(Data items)
--

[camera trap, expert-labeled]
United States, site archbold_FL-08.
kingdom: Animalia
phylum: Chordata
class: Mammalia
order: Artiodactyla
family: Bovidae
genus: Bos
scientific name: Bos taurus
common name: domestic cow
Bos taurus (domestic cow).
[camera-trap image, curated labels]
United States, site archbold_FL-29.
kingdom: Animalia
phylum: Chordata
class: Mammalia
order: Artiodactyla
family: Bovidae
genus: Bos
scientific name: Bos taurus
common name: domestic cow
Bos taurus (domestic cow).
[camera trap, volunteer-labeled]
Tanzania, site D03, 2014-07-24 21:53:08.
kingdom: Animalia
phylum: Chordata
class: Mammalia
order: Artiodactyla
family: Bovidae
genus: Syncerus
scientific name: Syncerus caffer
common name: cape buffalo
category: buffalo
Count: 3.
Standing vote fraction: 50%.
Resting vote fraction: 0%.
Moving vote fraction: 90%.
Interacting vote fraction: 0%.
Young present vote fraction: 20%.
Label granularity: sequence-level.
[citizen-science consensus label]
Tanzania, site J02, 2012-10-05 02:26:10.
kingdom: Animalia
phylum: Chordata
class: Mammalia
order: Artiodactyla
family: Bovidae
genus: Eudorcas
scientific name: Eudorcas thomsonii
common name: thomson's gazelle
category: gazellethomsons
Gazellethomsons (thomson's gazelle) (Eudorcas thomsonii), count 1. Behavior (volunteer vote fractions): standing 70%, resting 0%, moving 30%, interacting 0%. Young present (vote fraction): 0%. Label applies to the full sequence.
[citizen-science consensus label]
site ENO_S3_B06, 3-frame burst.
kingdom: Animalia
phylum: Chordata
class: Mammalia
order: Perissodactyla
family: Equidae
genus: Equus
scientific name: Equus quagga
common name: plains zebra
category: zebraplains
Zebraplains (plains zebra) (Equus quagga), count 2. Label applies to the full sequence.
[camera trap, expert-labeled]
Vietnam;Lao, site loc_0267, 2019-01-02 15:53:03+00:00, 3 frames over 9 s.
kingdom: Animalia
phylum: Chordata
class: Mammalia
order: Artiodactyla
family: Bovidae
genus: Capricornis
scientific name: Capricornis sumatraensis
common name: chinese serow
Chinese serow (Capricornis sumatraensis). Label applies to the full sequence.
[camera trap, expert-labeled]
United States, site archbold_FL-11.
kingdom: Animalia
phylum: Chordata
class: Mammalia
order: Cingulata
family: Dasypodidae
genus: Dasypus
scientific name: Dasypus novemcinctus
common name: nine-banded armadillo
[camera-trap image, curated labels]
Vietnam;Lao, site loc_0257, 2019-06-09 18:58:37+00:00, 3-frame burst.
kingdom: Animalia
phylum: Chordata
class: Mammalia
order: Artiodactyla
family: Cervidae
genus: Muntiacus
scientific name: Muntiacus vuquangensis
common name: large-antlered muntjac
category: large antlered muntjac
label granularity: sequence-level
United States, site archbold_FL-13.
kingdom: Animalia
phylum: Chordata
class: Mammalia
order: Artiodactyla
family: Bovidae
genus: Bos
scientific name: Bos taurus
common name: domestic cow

--

» **Task brief**
Please retype all of the data above exactly as written.

» **Response below**
[camera trap, expert-labeled]
United States, site archbold_FL-08.
kingdom: Animalia
phylum: Chordata
class: Mammalia
order: Artiodactyla
family: Bovidae
genus: Bos
scientific name: Bos taurus
common name: domestic cow
Bos taurus (domestic cow).
[camera-trap image, curated labels]
United States, site archbold_FL-29.
kingdom: Animalia
phylum: Chordata
class: Mammalia
order: Artiodactyla
family: Bovidae
genus: Bos
scientific name: Bos taurus
common name: domestic cow
Bos taurus (domestic cow).
[camera trap, volunteer-labeled]
Tanzania, site D03, 2014-07-24 21:53:08.
kingdom: Animalia
phylum: Chordata
class: Mammalia
order: Artiodactyla
family: Bovidae
genus: Syncerus
scientific name: Syncerus caffer
common name: cape buffalo
category: buffalo
Count: 3.
Standing vote fraction: 50%.
Resting vote fraction: 0%.
Moving vote fraction: 90%.
Interacting vote fraction: 0%.
Young present vote fraction: 20%.
Label granularity: sequence-level.
[citizen-science consensus label]
Tanzania, site J02, 2012-10-05 02:26:10.
kingdom: Animalia
phylum: Chordata
class: Mammalia
order: Artiodactyla
family: Bovidae
genus: Eudorcas
scientific name: Eudorcas thomsonii
common name: thomson's gazelle
category: gazellethomsons
Gazellethomsons (thomson's gazelle) (Eudorcas thomsonii), count 1. Behavior (volunteer vote fractions): standing 70%, resting 0%, moving 30%, interacting 0%. Young present (vote fraction): 0%. Label applies to the full sequence.
[citizen-science consensus label]
site ENO_S3_B06, 3-frame burst.
kingdom: Animalia
phylum: Chordata
class: Mammalia
order: Perissodactyla
family: Equidae
genus: Equus
scientific name: Equus quagga
common name: plains zebra
category: zebraplains
Zebraplains (plains zebra) (Equus quagga), count 2. Label applies to the full sequence.
[camera trap, expert-labeled]
Vietnam;Lao, site loc_0267, 2019-01-02 15:53:03+00:00, 3 frames over 9 s.
kingdom: Animalia
phylum: Chordata
class: Mammalia
order: Artiodactyla
family: Bovidae
genus: Capricornis
scientific name: Capricornis sumatraensis
common name: chinese serow
Chinese serow (Capricornis sumatraensis). Label applies to the full sequence.
[camera trap, expert-labeled]
United States, site archbold_FL-11.
kingdom: Animalia
phylum: Chordata
class: Mammalia
order: Cingulata
family: Dasypodidae
genus: Dasypus
scientific name: Dasypus novemcinctus
common name: nine-banded armadillo
[camera-trap image, curated labels]
Vietnam;Lao, site loc_0257, 2019-06-09 18:58:37+00:00, 3-frame burst.
kingdom: Animalia
phylum: Chordata
class: Mammalia
order: Artiodactyla
family: Cervidae
genus: Muntiacus
scientific name: Muntiacus vuquangensis
common name: large-antlered muntjac
category: large antlered muntjac
label granularity: sequence-level
United States, site archbold_FL-13.
kingdom: Animalia
phylum: Chordata
class: Mammalia
order: Artiodactyla
family: Bovidae
genus: Bos
scientific name: Bos taurus
common name: domestic cow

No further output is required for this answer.